Passants qui, aux derniers rayons du soleil, longez les marécages, prenez garde au moine gigantesque qui se lève tout-à-coup du milieu des roseaux. Fuyez et n'écoutez pas ses discours maudits!

Maurice SAND.

Jeanne et Pierre s'étaient attardés, un dimanche, le long des Étangs-Brisses. C'est un endroit qui n'est pas gai, surtout le soir. Quand on a passé les bois, on arrive sur un grand plateau tout nu, où il n'y a que joncs et sable et de grandes flaques d'eau qui se rejoignent à la saison des pluies et font comme un lac dont le fond paraît tout noir.

Au temps passé, un méchant moine, pris de vin, y fut noyé avec son âne, pour avoir voulu suivre une petite chaussée bien étroite que l'eau couvrait. L'âne n'avait point fait de mal, jamais on ne l'entendit braire; mais le moine libertin fut condamné à sentir les affres de la mort et les angoisses de sa dernière heure tant qu'il y aurait une goutte d'eau dans les Étangs-Brisses. Or, bien que la culture empiète chaque année sur les bords de ces petits lacs, ils ne font point mine de tarir; donc le supplice du moine dure encore et durera Dieu sait combien!

Jeanne connaissait bien la mauvaise renommée des étangs; mais Pierre n'y voulait pas croire et s'en moquait.

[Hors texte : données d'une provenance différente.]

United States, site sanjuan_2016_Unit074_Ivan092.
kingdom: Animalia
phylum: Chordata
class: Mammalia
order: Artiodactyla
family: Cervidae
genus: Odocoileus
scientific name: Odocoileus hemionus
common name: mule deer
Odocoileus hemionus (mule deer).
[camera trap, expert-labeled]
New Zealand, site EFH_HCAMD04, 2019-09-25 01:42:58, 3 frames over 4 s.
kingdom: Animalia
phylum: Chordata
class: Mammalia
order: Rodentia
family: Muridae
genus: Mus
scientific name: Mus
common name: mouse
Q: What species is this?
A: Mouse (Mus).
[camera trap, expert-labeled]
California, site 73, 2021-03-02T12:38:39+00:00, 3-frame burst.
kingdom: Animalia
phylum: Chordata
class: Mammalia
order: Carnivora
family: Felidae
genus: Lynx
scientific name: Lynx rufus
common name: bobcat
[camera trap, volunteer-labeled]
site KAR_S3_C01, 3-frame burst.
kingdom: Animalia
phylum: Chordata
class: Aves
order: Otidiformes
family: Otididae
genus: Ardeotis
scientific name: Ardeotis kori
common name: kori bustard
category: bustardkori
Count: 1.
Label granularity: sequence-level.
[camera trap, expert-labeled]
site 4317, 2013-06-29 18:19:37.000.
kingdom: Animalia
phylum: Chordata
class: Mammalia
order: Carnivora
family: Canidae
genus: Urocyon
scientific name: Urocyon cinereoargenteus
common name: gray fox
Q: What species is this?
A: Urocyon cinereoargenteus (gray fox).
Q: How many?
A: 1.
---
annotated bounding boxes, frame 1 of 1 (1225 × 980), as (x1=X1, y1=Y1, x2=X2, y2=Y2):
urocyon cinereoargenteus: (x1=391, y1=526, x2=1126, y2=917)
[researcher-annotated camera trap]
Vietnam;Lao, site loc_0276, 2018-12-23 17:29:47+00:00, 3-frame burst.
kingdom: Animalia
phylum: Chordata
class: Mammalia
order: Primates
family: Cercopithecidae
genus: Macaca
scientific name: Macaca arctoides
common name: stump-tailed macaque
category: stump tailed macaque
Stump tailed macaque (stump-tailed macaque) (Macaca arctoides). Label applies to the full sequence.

Il l'empêchait d'ailleurs d'y songer, lui disant toutes sortes de choses que Jeanne trouvait belles et agréables à entendre. Ils étaient fiancés et revenaient de la ville, où ils avaient choisi leurs livrées de noce, c'est-à-dire habits neufs, rubans et dentelles pour le grand jour. Ils marchaient ensemble, se tenant par le petit doigt, comme c'est la coutume des accordés, lorsqu'ils se trouvèrent sur la chaussée, les pieds pris dans la vase. La veille, un gros orage avait enflé l'étang qui débordait un peu.

– Tu me mènes mal, dit Jeanne à son amoureux; m'est avis que ce n'est point là le bon passage.

– Attends que je m'y reconnaisse, lui répondit Pierre. De vrai, le soleil est couché, et les roseaux sont tout noirs, tous pareils les uns aux autres. Reste un peu là, je m'en irai voir si on peut en sortir.

Jeanne était lasse; elle s'assit dans les roseaux et regarda le ciel rouge tout pigelé, c'est-à-dire tout marbré de jaune et de brun, et son esprit se tourna à la tristesse, sans qu'elle eût pu dire pourquoi. «Si c'était tout-à-fait de nuit, pensa-t-elle, je ne voudrais point me trouver seule en ce mauvais endroit, où, dans le temps, le moine s'est péri. Pourvu que Pierre ne marche pas à faux dans ces herbes folles!» Elle le suivit des yeux tant qu'elle put le voir, et puis elle ne le vit plus du tout et commença de trembler de tout son pauvre corps.

Tout d'un coup, elle vit voler une grande bande de canards sauvages qui venait de son côté en menant du bruit; et, se levant sur la pointe de ses pieds, elle vit Pierre qui revenait, s'amusant à jeter des cailloux dans l'eau pour faire lever d'autres bandes d'oiseaux dont l'étang se remplissait, à mesure que la nuit descendait du haut du ciel.

Quand Pierre fut à côté d'elle, il lui dit: – Nous sommes dans le vrai chemin, et sauf un peu de bourbe, nous passerons bien. Laisse-moi souffler une minute, car j'ai marché vite et, d'ailleurs, l'endroit n'est pas trop vilain pour se reposer.

– Si tu le trouves joli, c'est une drôle d'idée, mon Pierre; moi je m'y déplais et le temps m'y a duré. Repose-toi vite, car j'en veux sortir avant la grand'nuit.

Quand Pierre se fut assis dans les roseaux à côté de Jeanne, il lui dit: – Mon Dieu! Jeanne le temps m'a bien duré aussi en marchant, car il me semble que je ne t'ai point embrassée depuis deux ans.

– Diseu' de riens! reprit-elle, tu m'as embrassée il n'y a pas deux quarts d'heure.

– Eh bien! ma mie, où est le mal?

– Je ne dis point qu'il y en ait, puisque nous nous marions!

– Or donc, laisse-moi t'embrasser encore une petite fois, ou sept.

Jeanne se laissa embrasser une fois, disant que c'était assez. Elle n'y entendait point malice, mais elle savait que s'il est permis aux accordés de campagne de s'embrasser en marchant, devant les passants, il n'est point convenable ni honnête de se dire ses amitiés en cachette du monde, et de s'arrêter dans les endroits où personne ne passe.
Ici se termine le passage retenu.